§ Work to complete
Lay out everything from the line containing "Would you consider" down to the end of the records as a Markdown table with the columns Row and Line, giving each line a row number and leaving out blank lines.

─── Exercise material

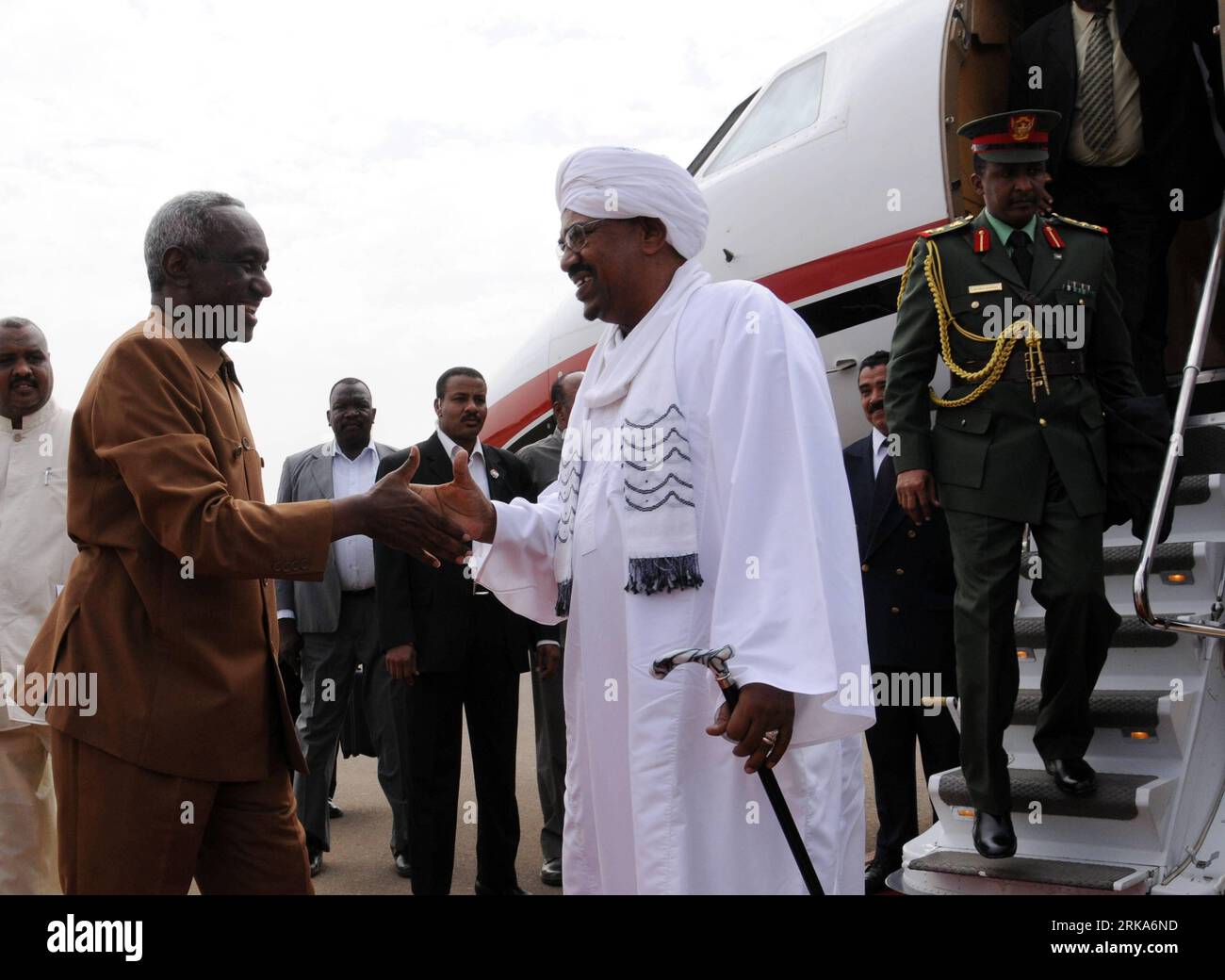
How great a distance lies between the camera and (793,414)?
279cm

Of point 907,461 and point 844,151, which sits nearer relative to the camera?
point 907,461

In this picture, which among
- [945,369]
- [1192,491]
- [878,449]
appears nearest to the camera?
[1192,491]

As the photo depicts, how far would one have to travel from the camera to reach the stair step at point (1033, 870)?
401cm

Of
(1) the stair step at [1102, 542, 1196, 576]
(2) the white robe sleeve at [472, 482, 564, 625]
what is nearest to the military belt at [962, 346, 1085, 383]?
(1) the stair step at [1102, 542, 1196, 576]

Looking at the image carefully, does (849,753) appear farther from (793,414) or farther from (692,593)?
(793,414)

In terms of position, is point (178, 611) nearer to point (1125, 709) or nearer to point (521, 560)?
point (521, 560)

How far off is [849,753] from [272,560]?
1.43m

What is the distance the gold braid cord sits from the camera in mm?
4516

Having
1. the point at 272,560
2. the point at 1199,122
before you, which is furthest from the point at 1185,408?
the point at 272,560

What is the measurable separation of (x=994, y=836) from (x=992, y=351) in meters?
1.66

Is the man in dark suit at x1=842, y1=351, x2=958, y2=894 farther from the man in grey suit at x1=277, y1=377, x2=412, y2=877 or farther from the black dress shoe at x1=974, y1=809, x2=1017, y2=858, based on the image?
the man in grey suit at x1=277, y1=377, x2=412, y2=877

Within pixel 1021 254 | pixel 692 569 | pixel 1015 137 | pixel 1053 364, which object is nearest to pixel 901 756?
pixel 1053 364

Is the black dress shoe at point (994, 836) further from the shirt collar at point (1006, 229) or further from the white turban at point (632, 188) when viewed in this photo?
the white turban at point (632, 188)

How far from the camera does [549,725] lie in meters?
6.12
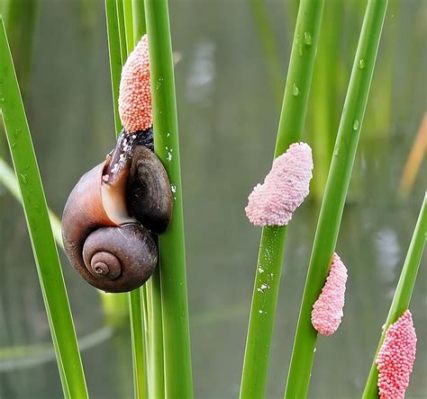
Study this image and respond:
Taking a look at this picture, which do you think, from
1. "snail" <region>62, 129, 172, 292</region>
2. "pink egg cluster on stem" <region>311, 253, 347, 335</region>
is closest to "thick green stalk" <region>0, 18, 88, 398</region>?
"snail" <region>62, 129, 172, 292</region>

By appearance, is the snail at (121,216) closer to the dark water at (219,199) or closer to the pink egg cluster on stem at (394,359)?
the pink egg cluster on stem at (394,359)

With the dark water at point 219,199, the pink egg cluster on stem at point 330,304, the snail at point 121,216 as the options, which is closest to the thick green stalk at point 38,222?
the snail at point 121,216

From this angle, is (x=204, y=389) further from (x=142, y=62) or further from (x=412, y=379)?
(x=142, y=62)

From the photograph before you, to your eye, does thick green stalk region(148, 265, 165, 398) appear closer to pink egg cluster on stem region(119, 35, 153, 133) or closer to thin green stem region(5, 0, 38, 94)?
pink egg cluster on stem region(119, 35, 153, 133)

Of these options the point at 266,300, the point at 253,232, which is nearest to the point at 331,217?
the point at 266,300

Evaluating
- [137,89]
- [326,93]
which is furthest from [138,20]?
[326,93]

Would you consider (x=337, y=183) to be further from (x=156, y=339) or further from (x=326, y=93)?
(x=326, y=93)

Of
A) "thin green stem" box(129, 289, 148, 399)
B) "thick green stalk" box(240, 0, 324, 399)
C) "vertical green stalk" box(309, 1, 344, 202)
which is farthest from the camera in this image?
"vertical green stalk" box(309, 1, 344, 202)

──────

§ Completed exercise
| Row | Line |
|---|---|
| 1 | Would you consider (x=337, y=183) to be further from (x=156, y=339) or further from (x=326, y=93)? |
| 2 | (x=326, y=93) |
| 3 | Of |
| 4 | A) "thin green stem" box(129, 289, 148, 399) |
| 5 | B) "thick green stalk" box(240, 0, 324, 399) |
| 6 | C) "vertical green stalk" box(309, 1, 344, 202) |
| 7 | which is farthest from the camera in this image? |
| 8 | "vertical green stalk" box(309, 1, 344, 202) |